● **Given instruction**
Reproduce only this part of the listing: the line with "Based on this", plus every line after it through the last.

─── Records for processing

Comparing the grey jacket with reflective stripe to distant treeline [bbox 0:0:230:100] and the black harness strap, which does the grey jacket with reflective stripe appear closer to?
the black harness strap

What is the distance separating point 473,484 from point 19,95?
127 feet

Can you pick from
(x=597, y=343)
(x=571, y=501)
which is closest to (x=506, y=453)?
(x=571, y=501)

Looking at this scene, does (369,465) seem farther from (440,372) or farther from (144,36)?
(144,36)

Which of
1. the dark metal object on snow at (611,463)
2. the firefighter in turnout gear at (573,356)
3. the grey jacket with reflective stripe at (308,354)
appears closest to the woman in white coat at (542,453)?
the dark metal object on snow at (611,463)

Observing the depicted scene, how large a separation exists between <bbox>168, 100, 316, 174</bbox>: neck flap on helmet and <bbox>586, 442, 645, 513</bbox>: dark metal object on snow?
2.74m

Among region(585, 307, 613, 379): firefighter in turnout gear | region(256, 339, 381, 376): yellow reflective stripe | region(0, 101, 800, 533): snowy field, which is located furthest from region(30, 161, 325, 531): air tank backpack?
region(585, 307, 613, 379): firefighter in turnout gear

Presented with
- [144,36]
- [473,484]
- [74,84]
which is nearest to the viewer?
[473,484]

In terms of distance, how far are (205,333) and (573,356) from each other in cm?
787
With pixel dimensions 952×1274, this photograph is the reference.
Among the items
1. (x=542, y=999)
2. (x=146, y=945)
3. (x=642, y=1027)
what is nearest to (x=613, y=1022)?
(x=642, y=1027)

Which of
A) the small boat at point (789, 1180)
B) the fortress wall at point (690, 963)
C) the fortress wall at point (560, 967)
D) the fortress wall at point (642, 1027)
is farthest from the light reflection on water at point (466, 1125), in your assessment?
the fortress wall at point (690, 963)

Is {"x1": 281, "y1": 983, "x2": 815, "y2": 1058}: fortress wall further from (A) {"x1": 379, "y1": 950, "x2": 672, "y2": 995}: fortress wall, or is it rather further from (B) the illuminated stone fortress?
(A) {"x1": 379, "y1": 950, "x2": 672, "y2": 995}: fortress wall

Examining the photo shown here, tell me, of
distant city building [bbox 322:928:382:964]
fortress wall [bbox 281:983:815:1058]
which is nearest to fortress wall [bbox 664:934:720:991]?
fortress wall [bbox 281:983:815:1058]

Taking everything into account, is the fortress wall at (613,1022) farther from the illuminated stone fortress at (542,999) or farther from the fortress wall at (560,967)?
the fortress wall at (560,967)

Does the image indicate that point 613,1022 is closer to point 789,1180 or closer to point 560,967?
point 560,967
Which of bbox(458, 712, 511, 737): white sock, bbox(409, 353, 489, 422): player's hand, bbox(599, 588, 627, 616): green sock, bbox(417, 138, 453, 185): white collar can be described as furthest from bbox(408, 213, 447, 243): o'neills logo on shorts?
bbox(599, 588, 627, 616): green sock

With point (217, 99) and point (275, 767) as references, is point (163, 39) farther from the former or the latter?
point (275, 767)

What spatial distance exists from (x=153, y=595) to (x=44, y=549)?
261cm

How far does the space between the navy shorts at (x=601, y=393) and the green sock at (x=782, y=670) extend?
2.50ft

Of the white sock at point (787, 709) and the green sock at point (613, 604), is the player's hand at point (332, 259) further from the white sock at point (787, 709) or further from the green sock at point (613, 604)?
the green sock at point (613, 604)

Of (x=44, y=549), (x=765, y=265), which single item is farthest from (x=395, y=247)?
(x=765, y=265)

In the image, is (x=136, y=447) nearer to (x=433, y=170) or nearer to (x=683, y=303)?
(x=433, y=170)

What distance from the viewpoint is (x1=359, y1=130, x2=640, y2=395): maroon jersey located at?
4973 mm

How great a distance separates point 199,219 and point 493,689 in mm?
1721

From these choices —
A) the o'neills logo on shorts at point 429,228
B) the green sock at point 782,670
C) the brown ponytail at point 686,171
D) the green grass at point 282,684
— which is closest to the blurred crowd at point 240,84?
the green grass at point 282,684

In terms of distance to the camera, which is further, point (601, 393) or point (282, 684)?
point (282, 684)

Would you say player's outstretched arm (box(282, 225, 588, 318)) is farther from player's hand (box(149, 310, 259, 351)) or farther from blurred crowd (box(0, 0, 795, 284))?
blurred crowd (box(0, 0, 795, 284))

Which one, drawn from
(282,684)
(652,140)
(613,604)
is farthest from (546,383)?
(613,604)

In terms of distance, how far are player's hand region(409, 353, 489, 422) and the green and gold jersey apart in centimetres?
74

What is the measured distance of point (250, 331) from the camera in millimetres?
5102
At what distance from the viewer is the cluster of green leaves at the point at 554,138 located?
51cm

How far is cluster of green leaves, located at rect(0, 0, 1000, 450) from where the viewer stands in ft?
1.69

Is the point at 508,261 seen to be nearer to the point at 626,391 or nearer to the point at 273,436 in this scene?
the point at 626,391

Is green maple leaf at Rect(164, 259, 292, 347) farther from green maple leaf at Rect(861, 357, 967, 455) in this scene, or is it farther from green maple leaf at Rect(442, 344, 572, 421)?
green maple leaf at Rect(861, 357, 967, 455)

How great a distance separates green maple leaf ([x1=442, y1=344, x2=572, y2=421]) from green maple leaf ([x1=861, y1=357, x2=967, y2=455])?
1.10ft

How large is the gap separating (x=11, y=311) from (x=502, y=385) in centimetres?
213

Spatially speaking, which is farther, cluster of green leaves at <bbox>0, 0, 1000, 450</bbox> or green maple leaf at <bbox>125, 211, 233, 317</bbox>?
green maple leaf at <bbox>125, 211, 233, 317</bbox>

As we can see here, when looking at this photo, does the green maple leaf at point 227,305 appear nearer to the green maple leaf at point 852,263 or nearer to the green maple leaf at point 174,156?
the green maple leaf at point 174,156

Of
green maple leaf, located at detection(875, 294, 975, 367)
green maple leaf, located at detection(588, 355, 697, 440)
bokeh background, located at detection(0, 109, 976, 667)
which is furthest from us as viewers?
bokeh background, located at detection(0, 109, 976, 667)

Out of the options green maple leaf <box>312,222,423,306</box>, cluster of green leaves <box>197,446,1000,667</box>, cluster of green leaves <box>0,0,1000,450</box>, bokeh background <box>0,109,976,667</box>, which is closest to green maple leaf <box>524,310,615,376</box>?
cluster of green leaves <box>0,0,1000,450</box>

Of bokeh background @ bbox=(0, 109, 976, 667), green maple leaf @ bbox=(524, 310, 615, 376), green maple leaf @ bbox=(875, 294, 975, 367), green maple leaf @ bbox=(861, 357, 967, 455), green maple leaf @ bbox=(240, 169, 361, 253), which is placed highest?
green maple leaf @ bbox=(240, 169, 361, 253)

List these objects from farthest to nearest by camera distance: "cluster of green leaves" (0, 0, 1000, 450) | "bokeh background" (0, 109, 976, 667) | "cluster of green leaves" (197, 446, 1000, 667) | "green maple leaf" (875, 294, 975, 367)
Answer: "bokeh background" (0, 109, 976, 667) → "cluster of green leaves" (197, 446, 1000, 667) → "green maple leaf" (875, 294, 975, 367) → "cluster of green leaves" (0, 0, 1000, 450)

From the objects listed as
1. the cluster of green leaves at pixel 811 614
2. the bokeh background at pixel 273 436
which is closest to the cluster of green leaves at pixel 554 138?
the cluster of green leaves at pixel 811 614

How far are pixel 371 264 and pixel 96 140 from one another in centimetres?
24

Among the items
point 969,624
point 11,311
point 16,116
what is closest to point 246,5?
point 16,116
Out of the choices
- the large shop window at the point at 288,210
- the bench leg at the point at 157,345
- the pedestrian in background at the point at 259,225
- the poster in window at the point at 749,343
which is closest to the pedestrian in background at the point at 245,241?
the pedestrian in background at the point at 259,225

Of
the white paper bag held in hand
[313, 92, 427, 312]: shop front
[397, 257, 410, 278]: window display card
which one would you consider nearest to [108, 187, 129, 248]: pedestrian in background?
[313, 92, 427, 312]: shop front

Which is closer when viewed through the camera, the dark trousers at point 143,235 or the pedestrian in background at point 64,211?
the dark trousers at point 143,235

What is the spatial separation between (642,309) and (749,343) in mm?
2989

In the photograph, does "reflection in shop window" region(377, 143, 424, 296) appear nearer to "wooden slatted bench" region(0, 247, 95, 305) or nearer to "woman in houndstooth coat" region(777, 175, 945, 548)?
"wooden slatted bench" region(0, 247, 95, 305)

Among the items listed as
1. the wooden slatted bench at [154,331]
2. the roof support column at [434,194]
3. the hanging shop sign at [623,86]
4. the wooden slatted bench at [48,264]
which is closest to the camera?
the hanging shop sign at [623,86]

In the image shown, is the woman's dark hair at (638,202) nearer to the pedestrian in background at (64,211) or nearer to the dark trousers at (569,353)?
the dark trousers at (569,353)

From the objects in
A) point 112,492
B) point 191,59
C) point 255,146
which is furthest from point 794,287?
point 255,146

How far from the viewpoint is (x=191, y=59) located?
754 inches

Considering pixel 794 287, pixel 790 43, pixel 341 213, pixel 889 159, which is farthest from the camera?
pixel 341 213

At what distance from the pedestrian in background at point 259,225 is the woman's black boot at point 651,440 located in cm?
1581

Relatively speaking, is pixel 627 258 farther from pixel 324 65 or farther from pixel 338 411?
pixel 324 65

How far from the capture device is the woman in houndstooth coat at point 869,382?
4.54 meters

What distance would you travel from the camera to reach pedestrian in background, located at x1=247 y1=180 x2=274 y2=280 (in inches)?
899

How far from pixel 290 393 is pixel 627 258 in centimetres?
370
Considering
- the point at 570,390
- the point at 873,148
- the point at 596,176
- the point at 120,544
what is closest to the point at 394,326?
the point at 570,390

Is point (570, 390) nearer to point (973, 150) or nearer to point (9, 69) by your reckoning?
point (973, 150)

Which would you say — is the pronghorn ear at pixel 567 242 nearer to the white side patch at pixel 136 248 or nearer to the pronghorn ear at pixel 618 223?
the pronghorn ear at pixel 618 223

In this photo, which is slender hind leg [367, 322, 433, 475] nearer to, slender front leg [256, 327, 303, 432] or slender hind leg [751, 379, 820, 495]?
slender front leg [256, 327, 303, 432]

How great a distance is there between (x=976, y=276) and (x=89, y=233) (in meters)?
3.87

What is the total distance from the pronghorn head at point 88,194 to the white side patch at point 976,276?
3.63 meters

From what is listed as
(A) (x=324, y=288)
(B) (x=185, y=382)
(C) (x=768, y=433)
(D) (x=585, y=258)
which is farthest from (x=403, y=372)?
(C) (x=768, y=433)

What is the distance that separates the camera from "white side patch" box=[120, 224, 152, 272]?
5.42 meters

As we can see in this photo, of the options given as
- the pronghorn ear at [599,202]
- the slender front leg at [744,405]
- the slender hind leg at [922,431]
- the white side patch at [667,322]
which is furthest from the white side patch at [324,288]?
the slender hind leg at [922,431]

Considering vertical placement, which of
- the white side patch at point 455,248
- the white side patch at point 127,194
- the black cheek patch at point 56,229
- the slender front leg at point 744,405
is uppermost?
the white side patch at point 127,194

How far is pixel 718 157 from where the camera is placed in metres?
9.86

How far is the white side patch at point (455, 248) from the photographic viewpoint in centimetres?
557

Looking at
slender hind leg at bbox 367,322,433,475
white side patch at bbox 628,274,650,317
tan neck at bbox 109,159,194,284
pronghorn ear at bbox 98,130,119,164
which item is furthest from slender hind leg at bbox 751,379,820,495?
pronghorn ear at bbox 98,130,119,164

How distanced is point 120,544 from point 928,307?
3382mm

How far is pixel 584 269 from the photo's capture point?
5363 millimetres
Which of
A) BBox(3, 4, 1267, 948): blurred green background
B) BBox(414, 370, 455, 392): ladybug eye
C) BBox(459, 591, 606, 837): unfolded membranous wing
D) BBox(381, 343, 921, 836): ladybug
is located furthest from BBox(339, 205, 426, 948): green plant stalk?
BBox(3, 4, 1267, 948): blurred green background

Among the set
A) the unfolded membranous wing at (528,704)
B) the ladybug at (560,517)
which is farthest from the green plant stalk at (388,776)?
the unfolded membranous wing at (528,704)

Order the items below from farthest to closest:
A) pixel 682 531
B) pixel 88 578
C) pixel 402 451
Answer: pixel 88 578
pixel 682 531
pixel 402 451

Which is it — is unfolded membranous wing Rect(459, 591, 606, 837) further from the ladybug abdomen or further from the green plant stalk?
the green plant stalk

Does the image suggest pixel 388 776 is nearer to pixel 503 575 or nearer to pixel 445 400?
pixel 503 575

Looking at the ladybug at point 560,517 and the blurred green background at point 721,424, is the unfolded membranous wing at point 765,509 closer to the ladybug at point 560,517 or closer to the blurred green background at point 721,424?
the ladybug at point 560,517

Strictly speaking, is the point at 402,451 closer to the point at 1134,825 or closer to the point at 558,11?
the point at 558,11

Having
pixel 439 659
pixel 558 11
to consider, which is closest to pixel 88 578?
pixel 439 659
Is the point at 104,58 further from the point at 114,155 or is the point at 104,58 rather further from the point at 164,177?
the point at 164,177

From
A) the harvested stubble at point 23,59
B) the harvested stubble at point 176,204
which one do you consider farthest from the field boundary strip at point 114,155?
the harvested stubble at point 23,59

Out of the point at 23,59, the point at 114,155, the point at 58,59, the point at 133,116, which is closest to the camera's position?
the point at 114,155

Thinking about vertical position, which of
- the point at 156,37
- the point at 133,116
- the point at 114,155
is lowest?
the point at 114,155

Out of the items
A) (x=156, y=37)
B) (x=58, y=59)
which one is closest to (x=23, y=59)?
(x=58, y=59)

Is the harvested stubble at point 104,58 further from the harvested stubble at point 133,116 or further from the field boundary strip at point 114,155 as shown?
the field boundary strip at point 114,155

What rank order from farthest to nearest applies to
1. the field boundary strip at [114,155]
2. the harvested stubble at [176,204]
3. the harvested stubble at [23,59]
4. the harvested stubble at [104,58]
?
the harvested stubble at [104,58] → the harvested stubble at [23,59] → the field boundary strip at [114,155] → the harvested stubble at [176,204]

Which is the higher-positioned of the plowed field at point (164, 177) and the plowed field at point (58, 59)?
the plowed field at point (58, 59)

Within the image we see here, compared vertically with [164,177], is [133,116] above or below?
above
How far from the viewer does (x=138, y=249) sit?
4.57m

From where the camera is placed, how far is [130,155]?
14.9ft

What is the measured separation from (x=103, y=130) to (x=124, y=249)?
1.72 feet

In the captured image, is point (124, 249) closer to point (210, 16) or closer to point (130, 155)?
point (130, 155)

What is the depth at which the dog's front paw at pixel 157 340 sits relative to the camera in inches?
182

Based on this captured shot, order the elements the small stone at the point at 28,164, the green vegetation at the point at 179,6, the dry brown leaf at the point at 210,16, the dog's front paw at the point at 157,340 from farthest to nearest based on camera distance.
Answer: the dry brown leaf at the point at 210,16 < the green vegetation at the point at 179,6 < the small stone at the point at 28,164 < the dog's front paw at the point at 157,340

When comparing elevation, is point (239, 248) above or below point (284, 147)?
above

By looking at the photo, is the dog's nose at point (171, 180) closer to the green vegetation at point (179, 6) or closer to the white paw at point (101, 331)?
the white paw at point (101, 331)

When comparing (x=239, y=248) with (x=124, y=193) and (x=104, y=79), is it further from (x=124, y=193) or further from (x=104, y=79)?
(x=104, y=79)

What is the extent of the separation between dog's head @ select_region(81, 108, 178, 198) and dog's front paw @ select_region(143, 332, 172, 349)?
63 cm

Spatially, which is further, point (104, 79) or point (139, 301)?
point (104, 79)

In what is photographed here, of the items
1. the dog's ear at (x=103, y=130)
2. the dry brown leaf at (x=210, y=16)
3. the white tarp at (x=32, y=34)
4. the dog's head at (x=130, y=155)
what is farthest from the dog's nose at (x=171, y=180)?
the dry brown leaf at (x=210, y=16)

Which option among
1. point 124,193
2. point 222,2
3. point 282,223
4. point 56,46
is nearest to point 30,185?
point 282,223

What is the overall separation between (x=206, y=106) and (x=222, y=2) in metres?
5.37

──────

● **Solution**
Based on this captured shot, order the elements the small stone at the point at 28,164, the green vegetation at the point at 179,6, the dry brown leaf at the point at 210,16, the dog's front paw at the point at 157,340 from farthest to nearest based on camera distance.
Answer: the dry brown leaf at the point at 210,16 < the green vegetation at the point at 179,6 < the small stone at the point at 28,164 < the dog's front paw at the point at 157,340

When comparing elevation, is point (239, 248) above or below point (284, 147)?
above

By looking at the photo, is the dog's nose at point (171, 180) closer to the green vegetation at point (179, 6) or closer to the white paw at point (101, 331)?
the white paw at point (101, 331)

When comparing (x=239, y=248) with (x=124, y=193) and (x=104, y=79), is it further from (x=124, y=193) or further from (x=104, y=79)?
(x=104, y=79)

What is the extent of the separation between dog's head @ select_region(81, 108, 178, 198) and dog's front paw @ select_region(143, 332, 172, 349)?
63 cm

Spatially, which is further, point (104, 79) or point (139, 301)?
point (104, 79)

In what is photographed here, of the items
1. the dog's ear at (x=103, y=130)
2. the dry brown leaf at (x=210, y=16)
3. the white tarp at (x=32, y=34)
4. the dog's head at (x=130, y=155)
what is farthest from the dog's nose at (x=171, y=180)?
the dry brown leaf at (x=210, y=16)

Which option among
1. point 124,193
2. point 222,2
3. point 282,223
4. point 56,46
is nearest to point 30,185?
point 282,223

What is the overall separation between (x=206, y=106) and (x=222, y=2) in metres?
5.37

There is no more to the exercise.